◆ WHAT IS ASKED ◆
Copy all the material that follows, keeping every character the same.

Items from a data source
|---|

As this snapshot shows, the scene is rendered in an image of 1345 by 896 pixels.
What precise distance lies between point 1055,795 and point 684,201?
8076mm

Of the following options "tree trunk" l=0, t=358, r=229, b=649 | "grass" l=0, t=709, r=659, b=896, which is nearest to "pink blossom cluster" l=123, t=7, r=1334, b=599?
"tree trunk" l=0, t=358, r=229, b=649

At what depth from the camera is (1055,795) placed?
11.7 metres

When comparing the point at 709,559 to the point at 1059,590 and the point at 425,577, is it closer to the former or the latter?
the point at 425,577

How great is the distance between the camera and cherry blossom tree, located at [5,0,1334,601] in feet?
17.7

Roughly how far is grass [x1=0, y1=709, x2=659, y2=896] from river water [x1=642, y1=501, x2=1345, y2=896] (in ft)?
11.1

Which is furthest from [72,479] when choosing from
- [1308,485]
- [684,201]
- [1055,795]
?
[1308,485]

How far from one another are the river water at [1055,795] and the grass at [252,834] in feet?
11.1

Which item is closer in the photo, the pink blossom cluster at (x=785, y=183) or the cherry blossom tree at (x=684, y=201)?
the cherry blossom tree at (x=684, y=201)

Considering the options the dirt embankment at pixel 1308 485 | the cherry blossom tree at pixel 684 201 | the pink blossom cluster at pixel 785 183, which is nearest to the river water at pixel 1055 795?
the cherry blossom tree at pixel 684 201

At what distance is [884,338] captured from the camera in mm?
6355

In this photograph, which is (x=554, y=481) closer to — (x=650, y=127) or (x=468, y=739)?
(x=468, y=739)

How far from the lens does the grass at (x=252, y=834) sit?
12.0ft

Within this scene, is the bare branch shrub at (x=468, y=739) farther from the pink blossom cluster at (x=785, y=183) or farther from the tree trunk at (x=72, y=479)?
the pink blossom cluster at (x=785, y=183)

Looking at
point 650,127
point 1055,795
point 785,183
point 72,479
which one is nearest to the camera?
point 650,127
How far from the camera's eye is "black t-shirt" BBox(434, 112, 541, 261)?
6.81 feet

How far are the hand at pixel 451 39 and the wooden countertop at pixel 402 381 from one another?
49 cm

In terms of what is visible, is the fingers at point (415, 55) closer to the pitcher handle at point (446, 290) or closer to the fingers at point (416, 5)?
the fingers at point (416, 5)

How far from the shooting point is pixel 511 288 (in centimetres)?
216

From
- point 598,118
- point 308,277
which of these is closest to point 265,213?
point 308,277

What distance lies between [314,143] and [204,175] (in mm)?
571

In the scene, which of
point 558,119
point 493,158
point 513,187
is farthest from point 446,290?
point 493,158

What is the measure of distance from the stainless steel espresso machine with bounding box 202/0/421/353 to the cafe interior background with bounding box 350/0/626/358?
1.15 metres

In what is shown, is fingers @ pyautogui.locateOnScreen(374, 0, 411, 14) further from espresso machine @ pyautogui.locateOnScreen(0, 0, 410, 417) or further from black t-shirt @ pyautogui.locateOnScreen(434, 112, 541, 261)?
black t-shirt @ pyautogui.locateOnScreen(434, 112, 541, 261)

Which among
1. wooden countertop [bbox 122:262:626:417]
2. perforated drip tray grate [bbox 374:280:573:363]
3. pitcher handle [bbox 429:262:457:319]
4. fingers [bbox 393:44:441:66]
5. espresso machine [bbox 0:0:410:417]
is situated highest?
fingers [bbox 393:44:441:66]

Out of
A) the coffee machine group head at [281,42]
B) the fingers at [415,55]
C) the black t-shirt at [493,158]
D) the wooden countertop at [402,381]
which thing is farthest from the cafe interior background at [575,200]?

|---|

◆ CORRECT RESPONSE ◆
As this snapshot shows, the scene is rendered in an image of 1345 by 896 pixels.
What precise distance lies between point 1055,795 and point 684,201?
8076mm

Of the following options "tree trunk" l=0, t=358, r=229, b=649 | "grass" l=0, t=709, r=659, b=896, which is nearest to "pink blossom cluster" l=123, t=7, r=1334, b=599?
"tree trunk" l=0, t=358, r=229, b=649

At what depth from the camera is (1055,795) placed?
11.7 metres

When comparing the point at 709,559 to the point at 1059,590 and the point at 425,577, is it closer to the former or the latter?
the point at 425,577

How great is the distance between the camera and cherry blossom tree, located at [5,0,1334,601] in feet?
17.7

Roughly how far is grass [x1=0, y1=709, x2=659, y2=896] from river water [x1=642, y1=501, x2=1345, y2=896] (in ft)?
11.1

Which is furthest from [72,479] when choosing from
- [1308,485]
- [684,201]
- [1055,795]
?
[1308,485]

How far from one another are the river water at [1055,795] and the grass at [252,834] in feet?
11.1

Which item is closer in the photo, the pink blossom cluster at (x=785, y=183) or the cherry blossom tree at (x=684, y=201)?
the cherry blossom tree at (x=684, y=201)

Considering the options the dirt embankment at pixel 1308 485 | the cherry blossom tree at pixel 684 201 | the pink blossom cluster at pixel 785 183, which is nearest to the river water at pixel 1055 795?
the cherry blossom tree at pixel 684 201

At what distance is [884,338] captured from the camera in mm?
6355

In this photograph, which is (x=554, y=481) closer to — (x=650, y=127) or (x=468, y=739)?
(x=468, y=739)

How far from the lens does the grass at (x=252, y=834) sit?
12.0ft

Within this scene, is the bare branch shrub at (x=468, y=739) farther from the pink blossom cluster at (x=785, y=183) or farther from the tree trunk at (x=72, y=479)?
the pink blossom cluster at (x=785, y=183)

Looking at
point 650,127
point 1055,795
point 785,183
point 72,479
which one is nearest to the camera?
point 650,127
How far from the camera's eye is "black t-shirt" BBox(434, 112, 541, 261)?
6.81 feet

How far are the hand at pixel 451 39 and the wooden countertop at pixel 402 381 from one another?
49 cm

In terms of what is visible, is the fingers at point (415, 55) closer to the pitcher handle at point (446, 290) or closer to the fingers at point (416, 5)?
the fingers at point (416, 5)

How far from the shooting point is pixel 511 288 (in centimetres)?
216

From
- point 598,118
- point 308,277
which of these is closest to point 265,213?
point 308,277

What distance lies between [314,143] and [204,175] (in mm)?
571

In the scene, which of
point 558,119
point 493,158
point 513,187
is farthest from point 446,290?
point 493,158

What is the measure of distance from the stainless steel espresso machine with bounding box 202/0/421/353 to the cafe interior background with bounding box 350/0/626/358?
1.15 metres

In what is shown, is fingers @ pyautogui.locateOnScreen(374, 0, 411, 14) further from espresso machine @ pyautogui.locateOnScreen(0, 0, 410, 417) or further from black t-shirt @ pyautogui.locateOnScreen(434, 112, 541, 261)?
black t-shirt @ pyautogui.locateOnScreen(434, 112, 541, 261)

Which among
1. wooden countertop [bbox 122:262:626:417]
2. perforated drip tray grate [bbox 374:280:573:363]
3. pitcher handle [bbox 429:262:457:319]
4. fingers [bbox 393:44:441:66]
5. espresso machine [bbox 0:0:410:417]
is situated highest?
fingers [bbox 393:44:441:66]

Out of
A) the coffee machine group head at [281,42]
B) the fingers at [415,55]
C) the black t-shirt at [493,158]
D) the wooden countertop at [402,381]
which thing is farthest from the cafe interior background at [575,200]?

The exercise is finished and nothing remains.